Written exercise
Reproduce all of the data below word for word, omitting the pictures.

Material shown start

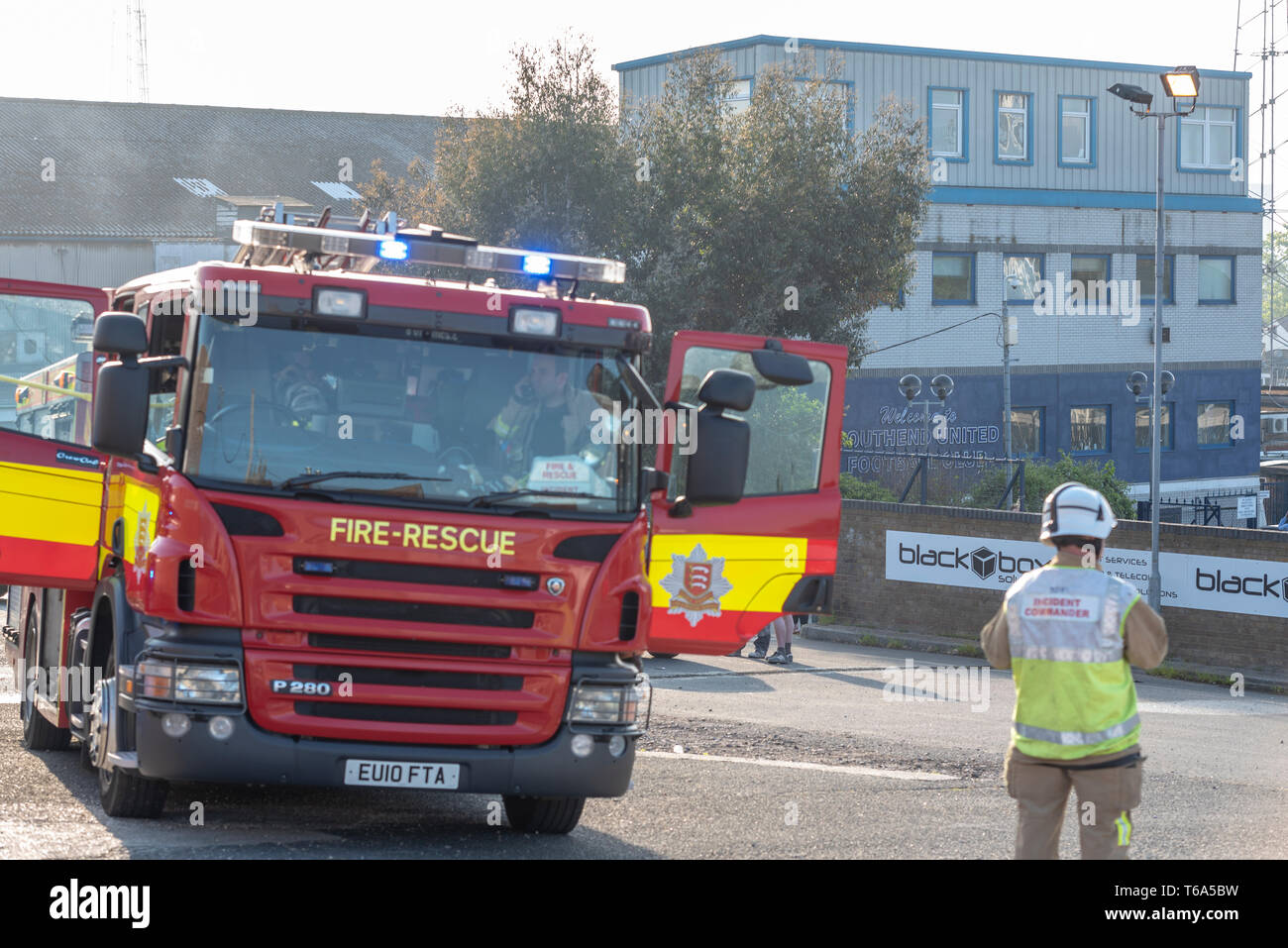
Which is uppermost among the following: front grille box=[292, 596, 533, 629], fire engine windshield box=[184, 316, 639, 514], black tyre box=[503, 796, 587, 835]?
fire engine windshield box=[184, 316, 639, 514]

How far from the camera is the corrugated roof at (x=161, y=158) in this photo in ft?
158

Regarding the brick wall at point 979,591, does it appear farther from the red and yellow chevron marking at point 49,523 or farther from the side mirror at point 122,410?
the side mirror at point 122,410

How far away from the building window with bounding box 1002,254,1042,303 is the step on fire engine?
32795 millimetres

Material shown end

Written response
Which is uppermost among the following: front grille box=[292, 596, 533, 629], fire engine windshield box=[184, 316, 639, 514], black tyre box=[503, 796, 587, 835]?
fire engine windshield box=[184, 316, 639, 514]

How far from the camera is the corrugated roof at (x=161, y=158) in this photo in ft?
158

Regarding the brick wall at point 979,591, does it appear farther from the red and yellow chevron marking at point 49,523 or farther from the side mirror at point 122,410?
the side mirror at point 122,410

How far away from the building window with bounding box 1002,254,1042,303 is the step on fire engine?
32795 millimetres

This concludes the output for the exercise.